### TASKS
(1) Reproduce the Eric McCormack article word for word between "It is a poignant" and "is intensely personal.", inclusive.
(2) List every specific type of cancer named in the Eric McCormack article.

TORONTO – “That’s where my parents were married,” says Eric McCormack, pointing out the window of his midtown luxury Toronto hotel suite to the 130-year-old stone Church of the Redeemer across the street.
It is a poignant reminder, if one were needed, of why the multifaceted actor has returned to his city of birth from his current home in Los Angeles.
McCormack was here Tuesday to lend his support to the Canadian Cancer Society’s upcoming Relay for Life – and for him the June fundraising event and what it could mean for defeating the disease in all its myriad forms is intensely personal.
“My mom beat breast cancer 25 years ago, but we lost her two years ago to bladder cancer, which is extremely ugly,” related McCormack. “And my father has been battling prostate cancer off and on for years.”
“We were very close,” he said of his mother, describing her as a wonderful and funny woman. “And she was always a fighter, but not in a public way. She was a very private woman and she beat cancer . . . and in the 25 years that followed she had a massive heart attack, she had a quadruple bypass, and she beat that.”
“And when she was diagnosed with bladder cancer, unfortunately it was all too late and there was only so much that they could do.”
“And we all miss her.”
While McCormack’s familiarity with cancer is all too close to home, he knows it is far from unique.
“You realize that everybody has a story … a mother, a father, a sister, a brother. It’s way too common, and I think we’ve become – I wouldn’t say apathetic – but I think it almost feels like it’s bigger than all of us and it’s something that’s always going to be here.”
“And there’s no reason to think that.”

### INFORMATION SUPPLIED
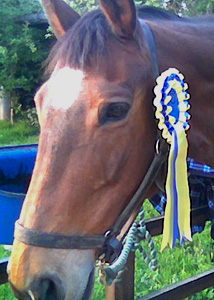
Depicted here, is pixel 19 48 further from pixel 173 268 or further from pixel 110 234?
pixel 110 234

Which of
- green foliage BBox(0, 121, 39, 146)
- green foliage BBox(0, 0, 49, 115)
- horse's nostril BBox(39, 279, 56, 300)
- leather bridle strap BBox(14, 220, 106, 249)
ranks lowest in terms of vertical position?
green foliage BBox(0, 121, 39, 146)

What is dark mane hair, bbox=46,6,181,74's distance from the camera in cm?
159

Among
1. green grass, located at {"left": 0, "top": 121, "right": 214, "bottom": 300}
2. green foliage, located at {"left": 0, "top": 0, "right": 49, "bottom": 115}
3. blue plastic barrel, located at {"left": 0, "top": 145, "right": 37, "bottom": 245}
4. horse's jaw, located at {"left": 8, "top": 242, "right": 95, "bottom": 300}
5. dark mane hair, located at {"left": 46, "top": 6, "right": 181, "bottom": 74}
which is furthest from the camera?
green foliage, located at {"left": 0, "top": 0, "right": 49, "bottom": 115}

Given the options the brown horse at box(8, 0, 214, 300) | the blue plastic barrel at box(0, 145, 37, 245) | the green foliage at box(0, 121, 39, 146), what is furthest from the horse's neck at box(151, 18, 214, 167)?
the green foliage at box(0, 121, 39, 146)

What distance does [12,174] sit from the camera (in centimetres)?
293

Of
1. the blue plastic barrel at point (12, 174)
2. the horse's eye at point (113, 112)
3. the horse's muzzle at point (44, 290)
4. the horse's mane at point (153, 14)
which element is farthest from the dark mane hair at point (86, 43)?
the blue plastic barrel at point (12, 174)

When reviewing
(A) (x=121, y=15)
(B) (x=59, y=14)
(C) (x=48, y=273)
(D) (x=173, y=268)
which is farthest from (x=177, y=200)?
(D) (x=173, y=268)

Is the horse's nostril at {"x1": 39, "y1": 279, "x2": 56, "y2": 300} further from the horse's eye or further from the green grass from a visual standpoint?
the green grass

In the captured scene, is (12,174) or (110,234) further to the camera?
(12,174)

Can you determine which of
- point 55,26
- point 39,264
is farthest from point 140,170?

### WRITTEN RESPONSES
(1)
It is a poignant reminder, if one were needed, of why the multifaceted actor has returned to his city of birth from his current home in Los Angeles.
McCormack was here Tuesday to lend his support to the Canadian Cancer Society’s upcoming Relay for Life – and for him the June fundraising event and what it could mean for defeating the disease in all its myriad forms is intensely personal.

(2)
Breast cancer
Bladder cancer
Prostate cancer